MDaaS Global is a healthtech startup in Nigeria building brick and mortar diagnostic facilities in second and third tier cities. Crucially, they’ve built a scalable model through their use of technology and asset sharing. As their Co-founder Genevieve Barnard Oni, who we also heard from in season one shared,
All of our equipment is digitized so if we did have a mobile ultrasound unit in one of these smaller footprint centers we’re able to send images from that unit to a radiologist offsite, so you don’t have to have all of the staff that you need to be involved in care physically in that location – and at our current centers we already work with all offsite radiologists & because our images & equipment are digital it means that we’re able to not spend as much money on every individual center.
These companies have fixed and non-zero marginal costs – an inevitability when building any physical business.

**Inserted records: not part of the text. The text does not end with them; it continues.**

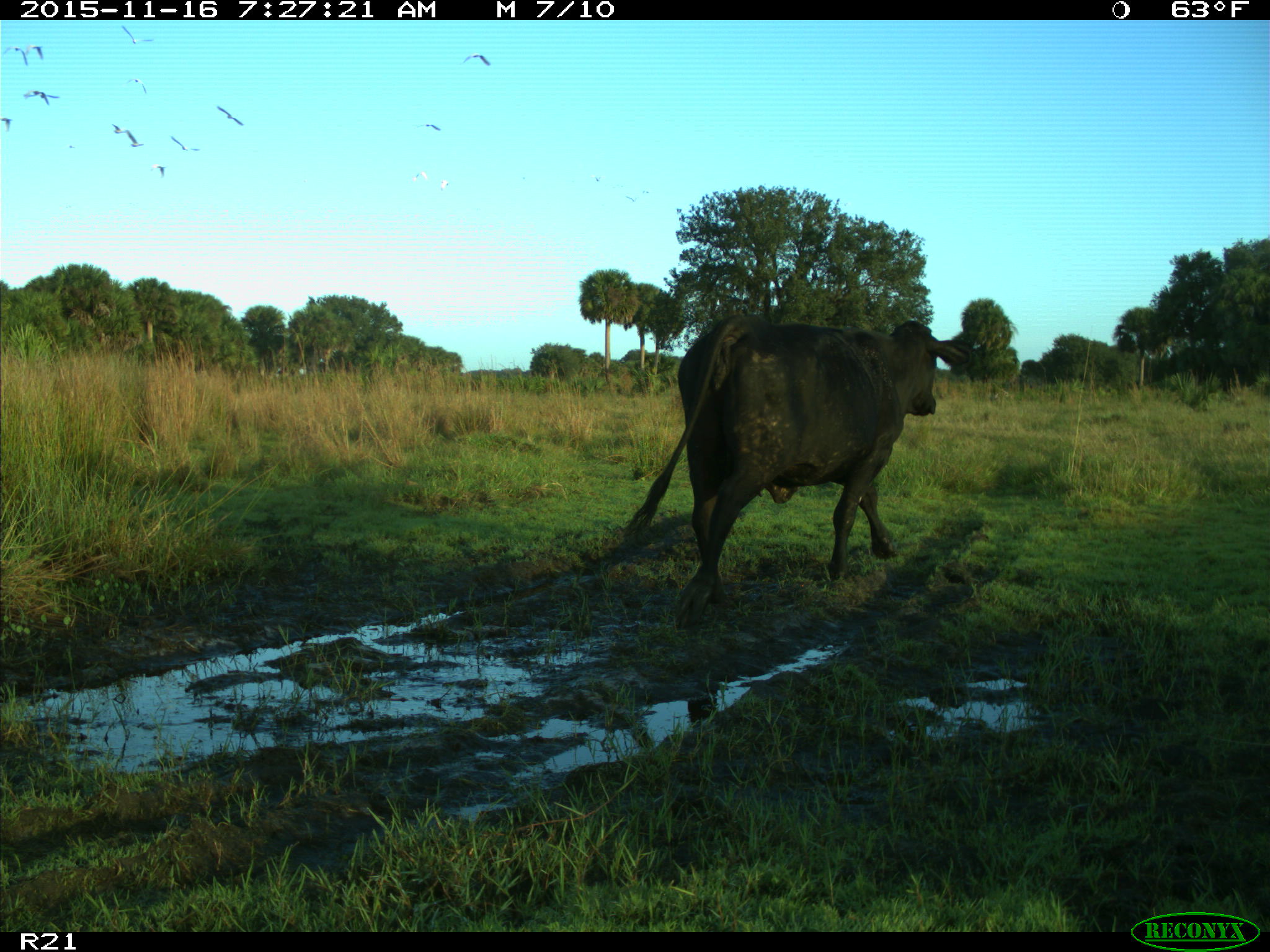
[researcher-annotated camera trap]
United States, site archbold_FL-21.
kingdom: Animalia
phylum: Chordata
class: Mammalia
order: Artiodactyla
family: Bovidae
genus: Bos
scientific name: Bos taurus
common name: domestic cow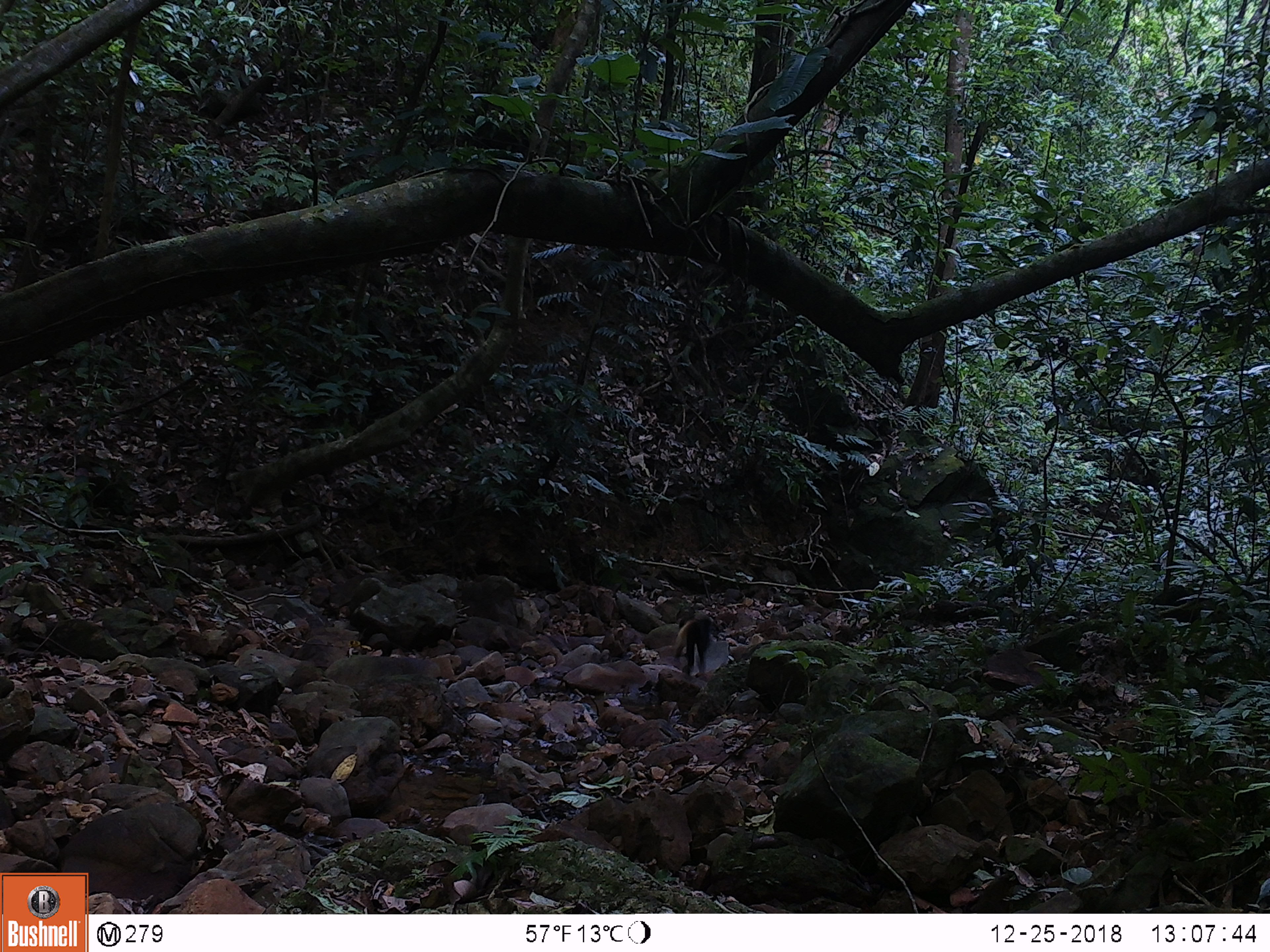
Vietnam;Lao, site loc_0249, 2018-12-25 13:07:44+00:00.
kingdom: Animalia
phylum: Chordata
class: Mammalia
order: Carnivora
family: Mustelidae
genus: Martes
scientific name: Martes flavigula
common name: yellow-throated marten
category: yellow throated marten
Yellow throated marten (yellow-throated marten) (Martes flavigula). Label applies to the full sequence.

But they are able to improve the efficiency of their operations and ultimately reduce their costs (especially at scale) through the native use of technology.

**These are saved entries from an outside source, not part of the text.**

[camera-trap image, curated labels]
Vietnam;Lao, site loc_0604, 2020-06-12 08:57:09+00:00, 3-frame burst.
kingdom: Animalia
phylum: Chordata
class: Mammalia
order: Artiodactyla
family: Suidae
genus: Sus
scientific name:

Alternative funding models
In the above-mentioned Stratechery article, Ben offers another suggestion for how tech can build,
figure out an investing model that is suited to outcomes that have a higher likelihood of success along with a lower upside. This is truly the most important piece — and where Andreessen, given his position, can make the most impact. Andreessen Horowitz has thought more about how to change venture capital than anyone else, but the fundamental constraint has remained the assumption of high costs, high risk, and grand slam outcomes. We should keep that model, but surely there is room for another?
The African ecosystem has been working on that too.

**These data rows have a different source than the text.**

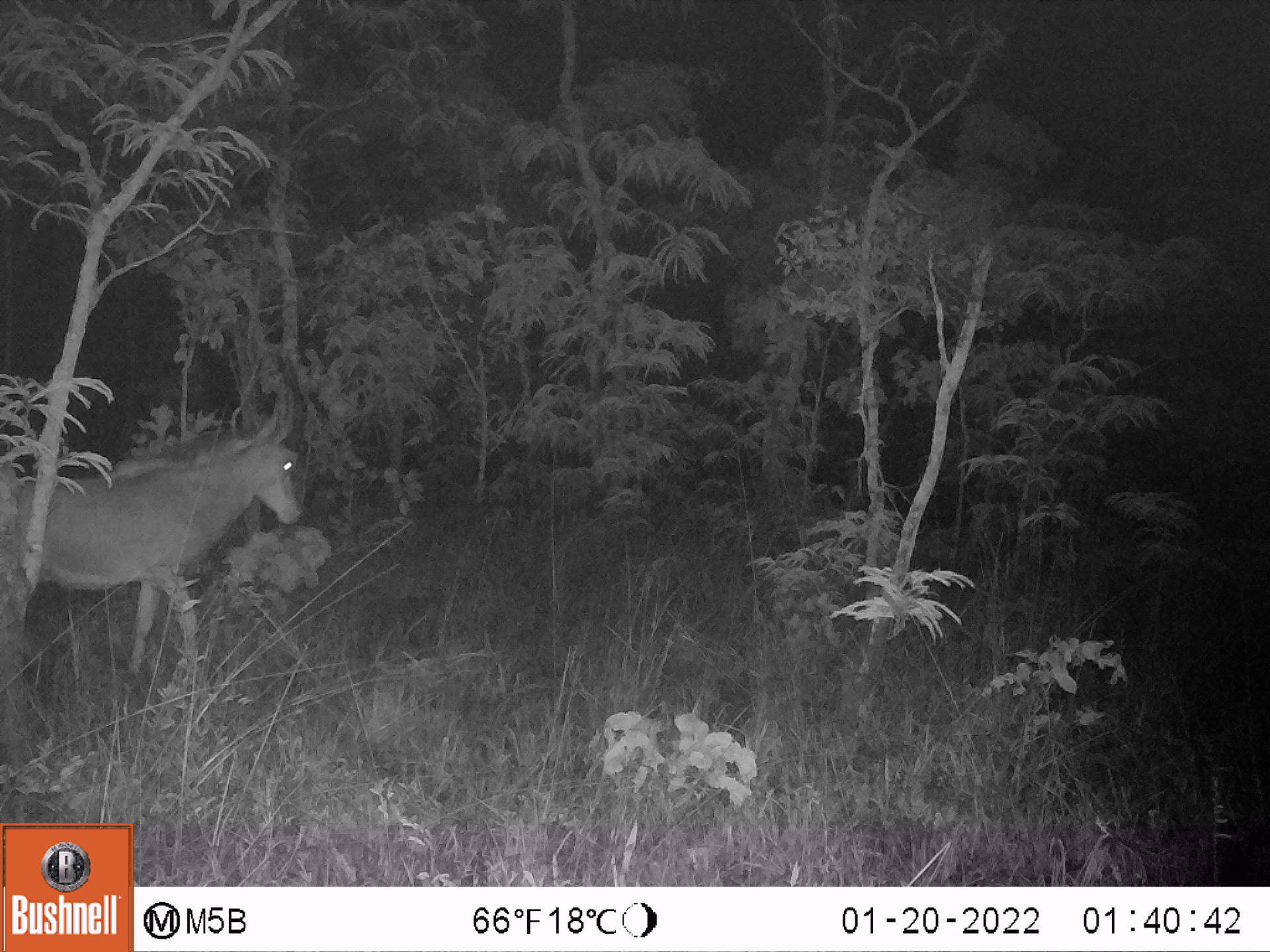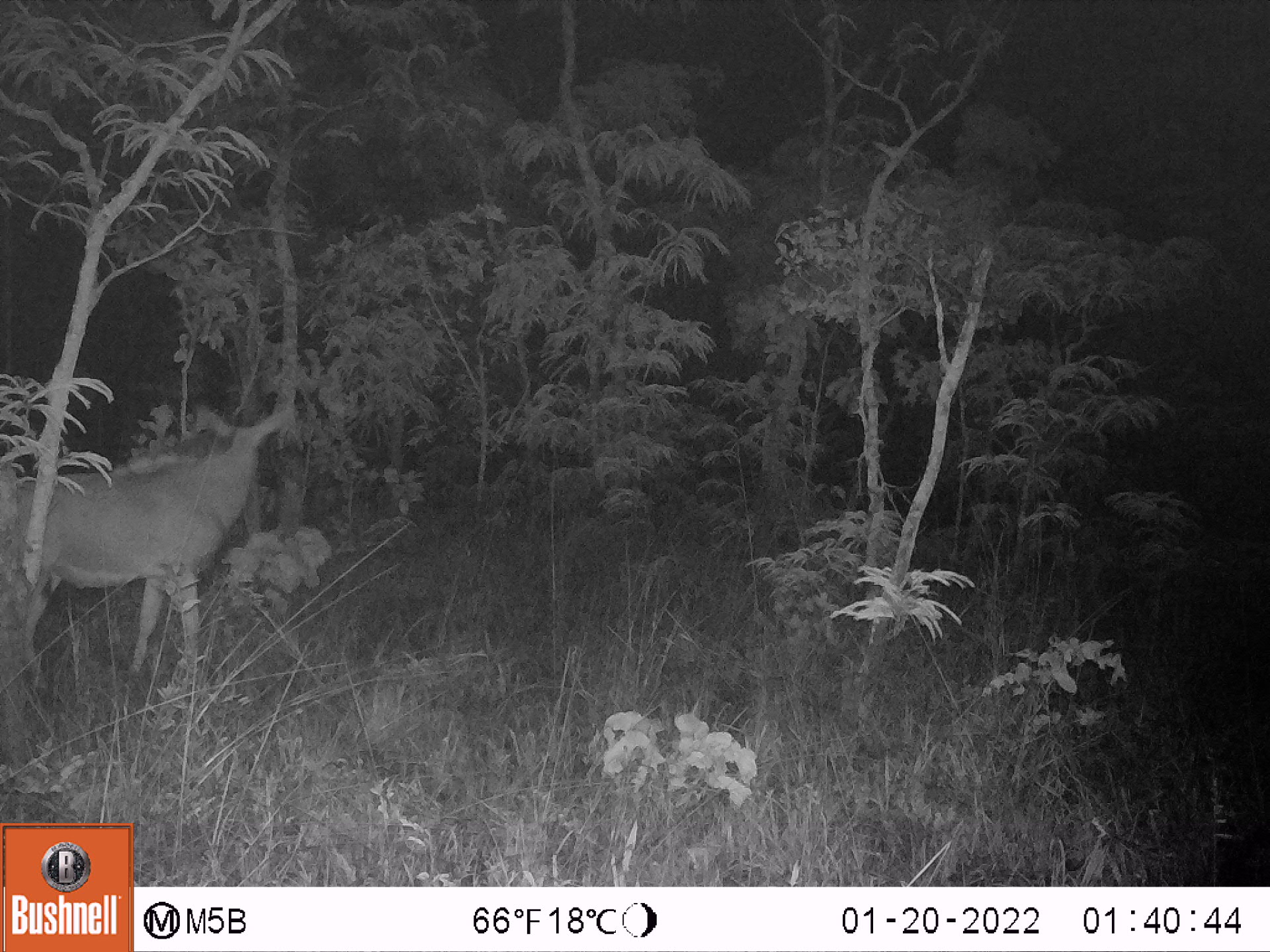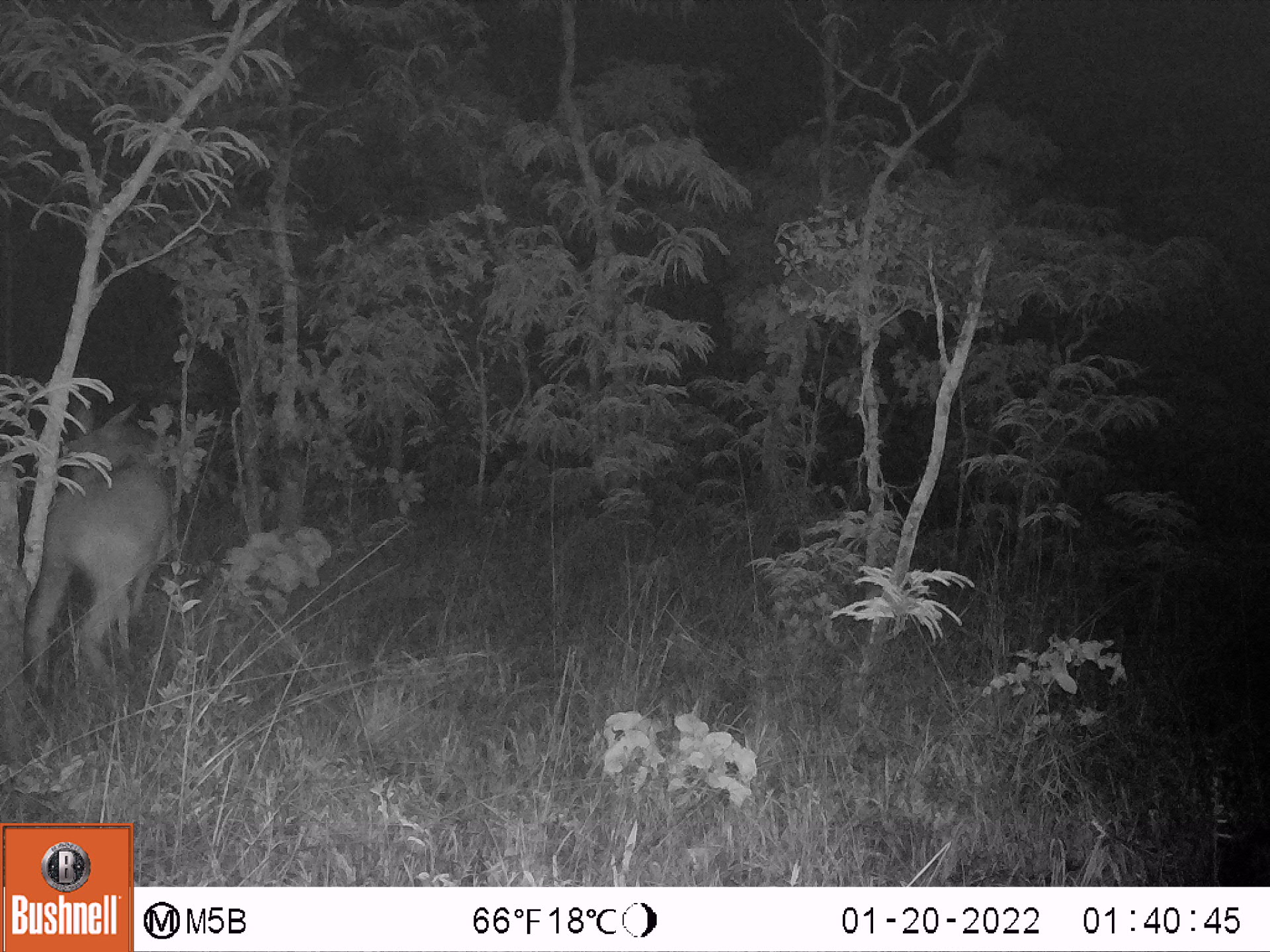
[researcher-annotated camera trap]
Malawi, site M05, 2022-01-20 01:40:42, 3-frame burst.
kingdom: Animalia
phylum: Chordata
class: Mammalia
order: Artiodactyla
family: Bovidae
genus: Hippotragus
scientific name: Hippotragus niger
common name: sable antelope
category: sable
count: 1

In Season One, Episode Eight of The Flip podcast, we talked about innovative fundraising – the requisite creativity African startups employ due to the nature of the problems they are solving, and the alternative fund strategies investors are leveraging to create impact in this space.
As Josh Romisher, CEO of LaunchLab, tells of his past experience in off-grid solar energy space,
we started by saying we want to build hardware, a solar panel to put on your roof and a battery to put in your home, but we’ll back it up with software. Now we have to distribute that, so we’re going to build a robust sales force. But, in order to make it affordable, we need to offer seller financing. Now we’re a consumer finance company. In order for people to feel comfortable with our financing we need to service the system, so now we’re a service company.
The diversified nature of African social enterprises (coupled with a funding scarcity relative to western ecosystems) compels startups to cobble together funds from a variety of different investors using a variety of different investment vehicles.
Meanwhile, these are the companies the venture community holds in high regard because they are enabling access through the use of technology. And through the use of technology, they are well positioned to scale – a prerequisite to the traditional venture capital model.
Haven’t we been building?
While I’m reluctant to even attempt to predict the future, I think it’s safe to say that COVID-19 is and will continue to accelerate the rate of change of digital trends that are already happening.
As a result, there is a window of opportunity for use cases to be tested out on consumers who, right now, have less options. And perhaps there also exists a further opportunity to tap into COVID-19 related (financial) resources, as well.
We figured that if we just put our product onto the digital platforms, if we just put insurance onto mobile that suddenly people would wake up and want to buy insurance. The key thing there is if no one wants to buy your product, just because it’s now digital doesn’t mean it’ll make any difference.
That being said, and as examples above demonstrate, entrepreneurs in Africa have preemptively and continually taken up Andreessen’s call to arms. The African tech ecosystem has been building – physical things, differentiated by software.